Standard & Poor’s Ratings Services has assigned preliminary ratings to Manulife Financial Corp.’s new $3.5 billion shelf registration.
S&P has assigned ‘AA-‘ senior unsecured debt, ‘A+’ subordinated debt, and ‘A’ global scale preferred stock ratings. The outlook is stable it says, and the existing ratings and outlooks on Manulife Financial and its subsidiaries remain unchanged.
S&P says that the $3.5 billion shelf filed by Manulife and the recently filed $1.5 billion shelf that was put in place for Manufacturers Life allow the group to issue: debt, subordinated debt, preferred stock, or common stock. These shelf programs replace the $5.0 billion omnibus shelf that was previously in place for Manulife Financial and Manufacturers Life.
“The insurer financial strength ratings on Manulife Financial’s primary operating subsidiaries reflect the group’s very strong and geographically diversified business positions in Canada, the U.S., and Asia; extremely strong capitalization; its solid operating performance; the steps taken to de-risk the John Hancock book; and an accomplished management team,” S&P says, noting that the combined organization now represents one of the top-three insurance organizations in Canada, one of the top-five in North America, and one of the top-10 globally, as measured by assets.

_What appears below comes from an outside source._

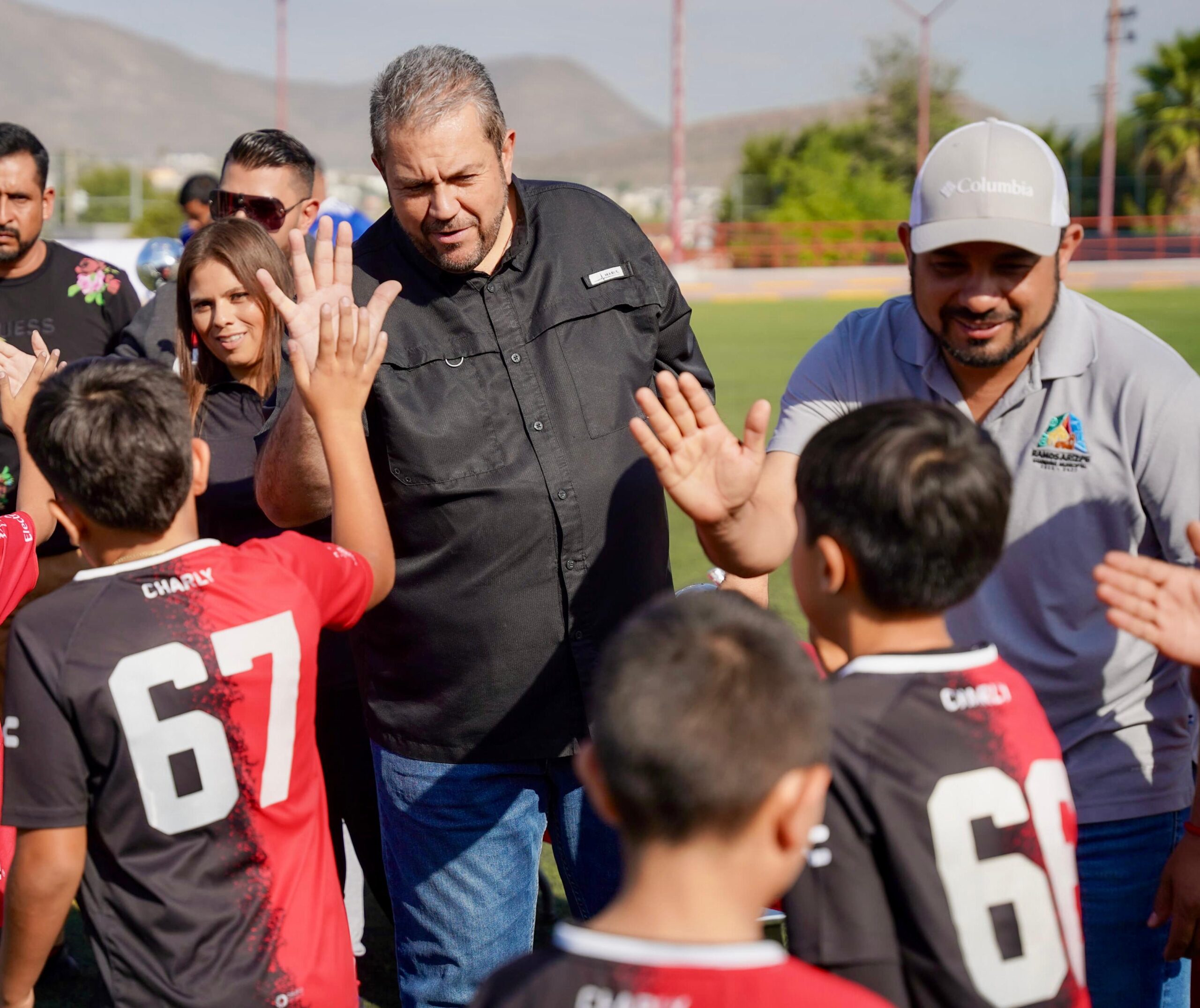 Continúa Tomás Gutiérrez apoyando al deporte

“Partially offsetting these strengths are the residual operational and integration risks that are associated with the John Hancock acquisition; the higher risk profile of John Hancock’s institutional spread-based businesses, long-term care business, and bond investment portfolio; and the decrease in the company’s quality of capital due to the goodwill and intangibles that were created by this transaction,” it adds.
“The stable outlook on Manulife Financial and its operating subsidiaries reflects Standard & Poor’s expectation that the group will continue to maintain its track record of solid earnings performance, very strong level of capital and reserves, and manageable asset quality,” the rating agency concludes.